[Document segment start]
Go Live Checklist

Here's a typical example of a “Go Live” checklist to run through before greenlighting a cut-over to a new production environment.

Preflight Checklist

Rollback Plan
- Verify Backup Integrity and Recency
- Test Restore Process
- Ensure ability to perform software rollbacks with automation (E.g. CI/CD)
External Availability Monitoring
- Enable “Real User Monitoring” (RUM). Establish a 1-2 week baseline before launch
- Enable external synthetic tests 2-4 weeks before launch to identify any potential stability problems (e.g. during deployments)
Tune Kubernetes/ECS
- Ensure memory and CPU constraints are suitable for production
- Ensure that all pods have limits and requests set, because this is how the scheduler knows where to put things
- Ensure services gracefully recovery when killed (e.g. nodes, and pods)
Alert Escalations
- Ensure on-call engineers have mobile devices properly configured to alert
- Review on-call schedule to ensure continuity
- Prepare run books and link them to alerts
Performance Load Tests
- Replicate production workloads to ensure systems handle as expected
Exception Logging
- Ensure you have frontend/javascript exception logging enabled (E.g. Sentry, Datadog, NewRelic)
Reduce DNS TTLs
- Set TTLs to 60 seconds on branded domains
- Set all SOAs for TLDs to 60 seconds to mitigate effects of negative DNS caching
Prepare Maintenance Page
- Provide a means to display a maintenance page (if necessary)
[Document segment end]
[Provided data start]
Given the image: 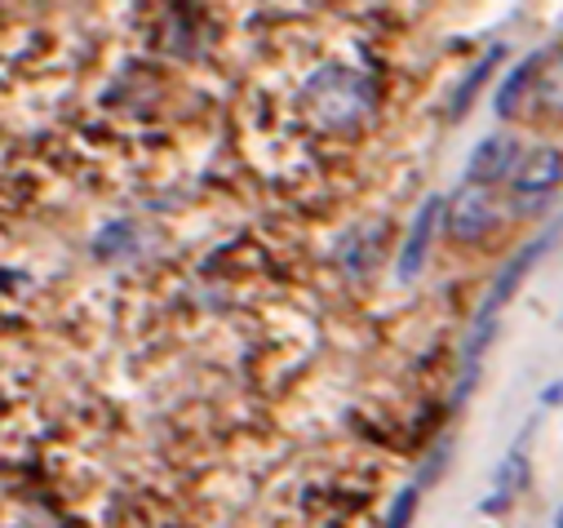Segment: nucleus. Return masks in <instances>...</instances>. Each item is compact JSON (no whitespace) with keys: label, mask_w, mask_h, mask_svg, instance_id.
[Provided data end]
> **Tasks for this exercise**:
1) According to the go-live checklist, what should TTLs on branded domains be set to?
2) Return, word for word, the part of the go-live checklist starting at "External Availability Monitoring" and ending at "nodes, and pods)".
3) Write the next part of the go-live checklist, picking up after its last item.

> **Answers to the exercises**:
1) 60 seconds.

2)
External Availability Monitoring
- Enable “Real User Monitoring” (RUM). Establish a 1-2 week baseline before launch
- Enable external synthetic tests 2-4 weeks before launch to identify any potential stability problems (e.g. during deployments)
Tune Kubernetes/ECS
- Ensure memory and CPU constraints are suitable for production
- Ensure that all pods have limits and requests set, because this is how the scheduler knows where to put things
- Ensure services gracefully recovery when killed (e.g. nodes, and pods)

3)
- Should be a static page (e.g. hosted on S3)
Schedule Cut Over
- Identify all relevant parties, stakeholders
- Communicate scope of migration and any expected downtime
Perform End-to-End Tests
- Verify deployments are working
- Verify software rollbacks are working
- Verify autoscaling is working (pods and nodes)
- Verify TLS certificates are in working order (non-staging)
- Verify TLD redirects are working
Establish Status Page
- Integrate with all status checks for dependent services

Post-Cut-over Checklist

Review exception logs
Monitor customer support tickets
Monitor non-200 status codes for anomalies
- Spikes in 401 and 403 could indicate authorization problems
- Spikes in 404 could indicate missing assets
- Spikes in 30x could indicate redirect problems
- Spikes in 500 could indicate server misconfigurations
- Spikes in 503 could indicate problems with the platform (insufficient resources, or low limits)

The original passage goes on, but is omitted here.